I need to pick up a range bag pretty soon. What bags do you all have?

Opinions?


Thanks.


----------



## Mike Barham (Mar 30, 2006)

We discuss this periodically, and a quick search under "range bags" turns up a few threads. Here's the most recent: http://www.handgunforum.net/showthread.php?t=10866&highlight=range+bags.


----------



## ScottyB (Dec 13, 2007)

Mike Barham said:


> We discuss this periodically, and a quick search under "range bags" turns up a few threads. Here's the most recent: http://www.handgunforum.net/showthread.php?t=10866&highlight=range+bags.


That's funny. I did a search for "bag" and it found ZERO matches.

Thanks.


----------



## Baldy (Jun 21, 2006)

I use a S&W bag I got with one their specials was on.


----------



## scorpiusdeus (Feb 7, 2007)

I use a large 5.11 bag if I'm bringing a lot of guns to the range. I also have a medium sized Sig bag I use it's it's just my primary and back up.


----------



## SigZagger (Aug 16, 2006)

I like "I Shot" bags. I got mine from Mike, at MLE Shooting Sports. Here: http://mle-shootingsports.com/index.php?cPath=3&osCsid=6b110f19ce04830b1fcd46655dbb2f5a


----------



## Todd (Jul 3, 2006)

If I bring the rifle, it's the UTG bag below. Plenty of room for the AR, mags, and the pistols as well. Plus it has back pack straps for easy carry. If I'm just shooting handgun, then it's a smaller shooting duffel.


----------



## propellerhead (May 19, 2006)

I use a Sears tool bag. Same thing. Costs less.


----------



## kenn (Dec 13, 2007)

*S&W*

I got my wife (she actually asked for it - isn't that awesome) a big Smith and Wesson performance center range bag.


----------



## Arkangel (Jan 17, 2008)

I use an ambico camera bag that I got for 5 dollars at a garage sell it looks just like the one below.
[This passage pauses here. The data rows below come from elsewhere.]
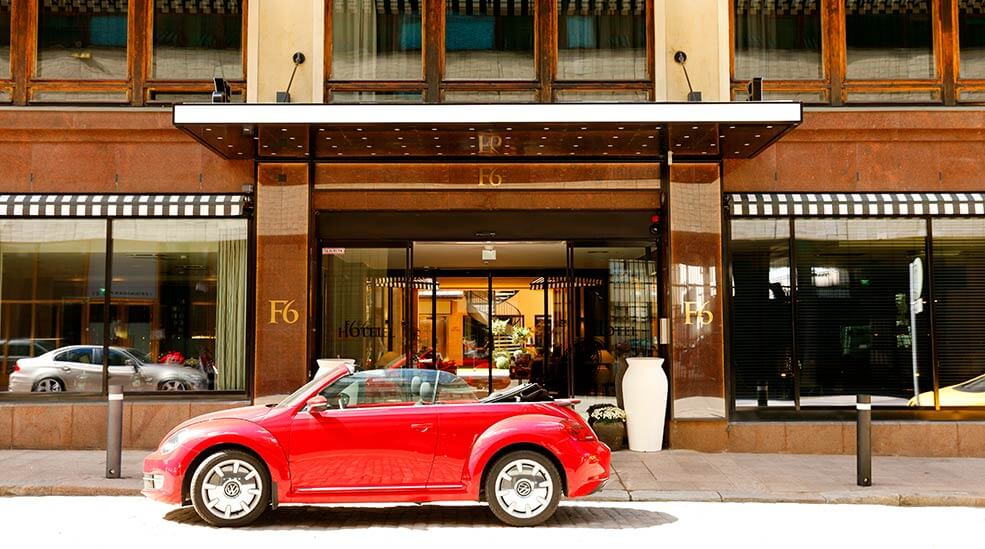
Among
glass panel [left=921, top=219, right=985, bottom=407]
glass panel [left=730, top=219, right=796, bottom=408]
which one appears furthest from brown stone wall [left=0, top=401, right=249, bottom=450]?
glass panel [left=921, top=219, right=985, bottom=407]

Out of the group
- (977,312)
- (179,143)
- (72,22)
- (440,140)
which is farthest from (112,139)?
(977,312)

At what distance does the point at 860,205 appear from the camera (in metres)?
13.6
Its cheap, it works, nuff said.


----------



## kcdano (Dec 13, 2007)

Depends on what you want to spend. I picked up a Allen range bag at walmart and it works great $19.00.


----------



## gmaske (Jan 7, 2008)

kcdano said:


> Depends on what you want to spend. I picked up a Allen range bag at walmart and it works great $19.00.
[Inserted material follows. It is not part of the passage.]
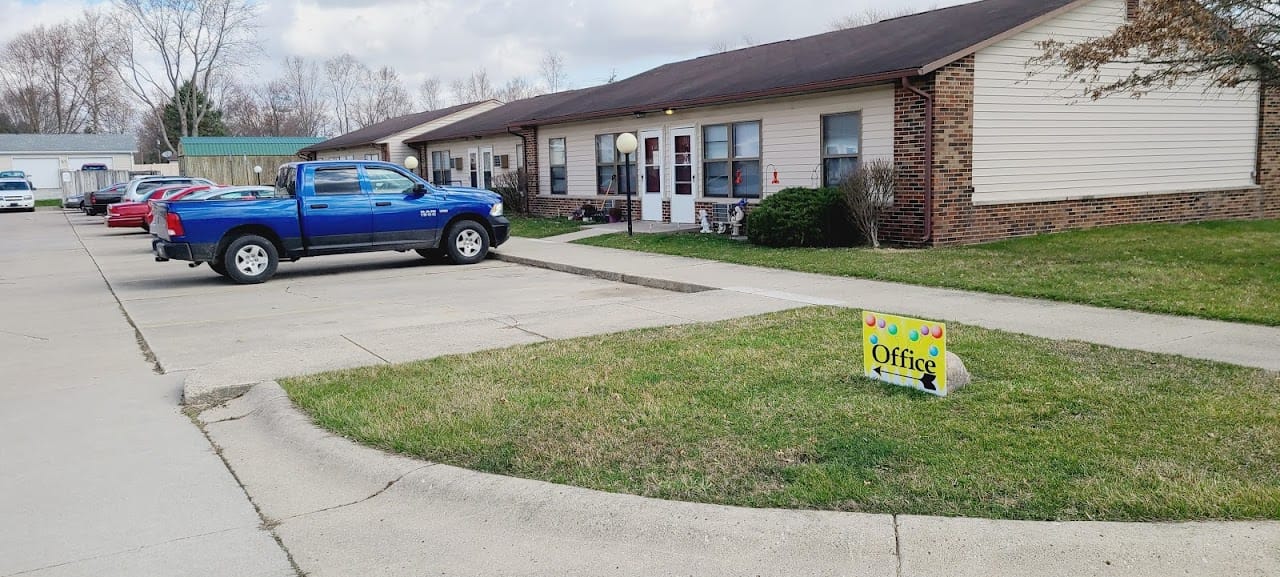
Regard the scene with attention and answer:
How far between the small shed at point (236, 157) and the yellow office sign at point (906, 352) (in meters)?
48.7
Times two on this. They had two diffrent types so I bought both. Can't beat the prices and the guns don't care and I'm not one who needs to impress people with my stuff neither.


----------



## tex45acp (May 26, 2006)

After using various types of bags over the years I finally picked up an i Shot range bag. Man I wish I would have don that many years ago. It has all the right storage pockets for everything I need. I have had many compliments and questions asked about the bag. I have carried 5 pistol/revolvers, 300 rounds of ammo, sand bags and clips & speed loaders at one time and thats just on the inside. Outside pockets hold ear muffs, water botle, shooting glasses, targets and 8 mags with cover doubling as a bench pad. Here is one like mine.


----------



## hberttmank (May 5, 2006)

I-shot.


----------



## Vetteman (May 12, 2007)

Just received this range bag from Midway. It's a "killer" deal for$40 bucks! I couldn't be happier. It comes with two lined pistol rugs, and has a lift out tray for you ammo. etc. Pretty nice bag, and it's lockable.
http://www.midwayusa.com/eproductpage.exe/showproduct?saleitemid=259680&t=11082005


----------